The corporation is set to lose $12 million in 2020, due to a state law that places caps on property taxes. So far, the law has cost the corporation to lose nearly $70 million over eight years. 

“It will be detrimental to the south bend schools if this does not go through,” said Kareemah Fowler, SBCSC Chief Financial Officer.

The district has taken the following steps to save and generate money:

  • It most recently switched to an outside school lunch provider,
  • It’s currently looking at ways for building to be energy efficient, 
  • In 2018, it closed four schools. 

Without taking these steps and a possible referendum, Fowler said the district won’t see the money lost due to tax caps anytime soon. 
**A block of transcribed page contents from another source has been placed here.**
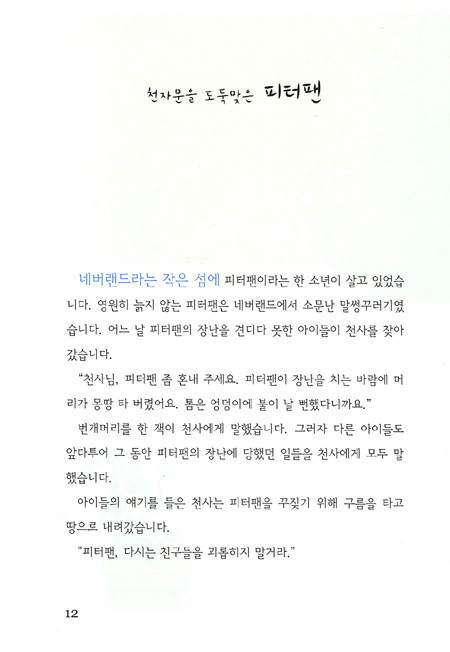 천자문을 도둑맞은 피터팬

네버랜드라는 작은 섬에 피터팬이라는 한 소년이 살고 있었습니다. 영원히 늙지 않는 피터팬은 네버랜드에서 소문난 말썽꾸러기였습니다. 어느 날 피터팬의 장난을 견디다 못한 아이들이 천사를 찾아갔습니다.

"천사님, 피터팬 좀 혼내 주세요. 피터팬이 장난을 치는 바람에 머리가 몽땅 타 버렸어요. 톰은 엉덩이에 불이 날 뻔했다니까요."

번개머리를 한 잭이 천사에게 말했습니다. 그러자 다른 아이들도 앞다투어 그 동안 피터팬의 장난에 당했던 일들을 천사에게 모두 말했습니다.

아이들의 얘기를 들은 천사는 피터팬을 꾸짖기 위해 구름을 타고 땅으로 내려갔습니다.

"피터팬, 다시는 친구들을 괴롭히지 말거라."

12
“School funding is extremely restrictive,” said Fowler. 

And South Bend schools are not alone. 

Educators from across the state rallied in Indianapolis for better pay for teachers and improved working and learning conditions. The issue of the state’s Circuit Breaker bill being raised by the state’s top education official. 

A tweet sent out by Jennifer McCormick, Indiana’s Superintendent of Public Instruction, said Indiana public schools stand to lose $2 billion within a decade. 

“That’s part of why a lot of the teachers are done there now because they see funds that maybe there that they can be using to do creative things,” said Fowler. 

But now it’s SBCSC officials like Fowler that must be creative. 

According to the corporation, the solution is a referendum approving a hike in taxes. Property taxes would increase from 37 cents to 39 cents for every $100 of assessed value. 

According to Fowler, the referendum would generate about $75 million for the corporation’s facilities and operations. 

“It always controversial when you’re going for a tax increase however you do have to really think about what you’re giving up and what you could be gaining,” said Fowler. 

The school corporation will have a public hearing on Wednesday, December 2.